Orhan Pamuk ganhou o Prêmio Nobel, o que não quer dizer que é universalmente admirado. Muitos o consideram seco e longo demais, entediante. Seu romance 'Neve' muitas vezes é citado como exemplo desta dificuldade. 'Meu nome é vermelho' poderia ser pior. Mas não é. Ao contrário, é um livro brilhante, e após um período de habituação, é fantasticamente delicioso.



Toda a dificuldade de leitura deste livro vem do fato de sua escolha de foco narrativo. Apropriada para o tema, mas difícil, num primeiro momento. Cada capítulo é narrado por um observador diferente, inclusive um cachorro ou um cadáver. Esta aparente falta de foco leva o leitor inicialmente a uma sensação de falta de chão. Não foi diferente comigo. À medida que me irritava, anotava num papel o nome dos personagens e o que tinham narrado. Rapidamente percebi que o enredo transcorria linearmente, sem nenhuma ida e volta. A partir do momento que percebi a linearidade, o livro se tornou fácil e não foi necessário nenhum recurso para esgotar rapidamente este romance brilhante.

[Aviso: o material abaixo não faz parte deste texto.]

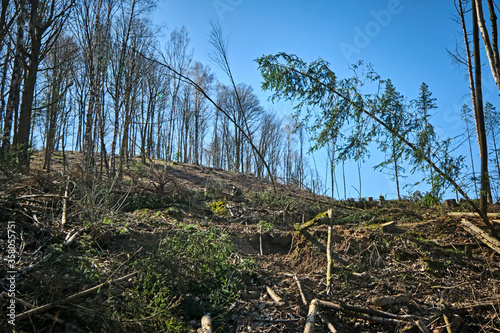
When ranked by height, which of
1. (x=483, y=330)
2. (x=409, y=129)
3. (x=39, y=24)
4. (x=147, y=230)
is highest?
(x=39, y=24)

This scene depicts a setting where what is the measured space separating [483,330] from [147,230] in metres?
5.34

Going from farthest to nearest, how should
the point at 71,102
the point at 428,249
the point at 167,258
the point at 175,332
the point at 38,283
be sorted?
the point at 71,102 < the point at 428,249 < the point at 167,258 < the point at 38,283 < the point at 175,332

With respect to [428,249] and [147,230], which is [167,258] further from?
[428,249]

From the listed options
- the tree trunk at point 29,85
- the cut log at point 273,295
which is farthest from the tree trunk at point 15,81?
the cut log at point 273,295

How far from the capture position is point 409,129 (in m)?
5.52

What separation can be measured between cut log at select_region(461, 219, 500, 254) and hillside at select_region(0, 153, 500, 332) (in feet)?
0.48

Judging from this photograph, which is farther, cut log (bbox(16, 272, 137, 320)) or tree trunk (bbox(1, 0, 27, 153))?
tree trunk (bbox(1, 0, 27, 153))

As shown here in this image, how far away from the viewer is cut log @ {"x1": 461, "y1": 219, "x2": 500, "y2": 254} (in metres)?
5.32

Por que escrever com múltiplos focos? Ego do autor? Pode até ser, mas existe um outro lado. Nenhuma outra sociedade aceita a visão do outro mais do que a ocidental. Não precisamos chegar ao pós-modernismo. Foi assim na conquista do México (Todorov). Ao eliminar Deus do centro do universo, a divindade passou a residir no olhar do Outro. Assim nos passamos a ser (Freud, Lacan). Através do olhar do outro. Este é o tema do outro.

O enredo é uma novela policial, a investigação de um assassinato. Mas numa camada imediatamente abaixo surgem as questões mais importantes, muito fortes na Turquia, onde estas visões colidem fisicamente. Por um lado uma sociedade pós-renascimento, com o Homem no centro da existência. Por outro, uma sociedade onde Deus é a lei e o sentido de tudo.


Pamuk se baseia muito em estética e técnica para diferenciar as duas culturas. O conflito que gera o assassinato gira em torno das discordâncias na criação de ilustrações de um livro. Por um lado, o estilo veneziano, que permite que o rosto tenha individualidade e expressão, e que o autor possa ser identificado por seu estilo. Por outro lado, as técnicas árabes e persas, que preservam a forma por séculos sem que se permita uma variação que permita perceber o personaqem com personalidade própria, com beleza maior que Deus, e muito menos que leve ao artista a ter uma existência autônoma.


'Meu nome é vermelho' põe em conflito as sociedades que passaram e não passaram pelo renascimento, uma sociedade secular e outra arraigada na instituição religiosa. Sem mitificações, sua sociedade liberta de Deus é solitária e competitiva. Sua visão da sociedade religiosa é a da presença de um grande ciúme e incapacidade de compreensão.

Passados os desafios iniciais, é um dos livros mais brilhantes dos últimos anos. O bastante para justificar seu Prêmio Nobel. Mais do que se entregar, é preciso perder o foco nos focos para se entender este brilhantismo.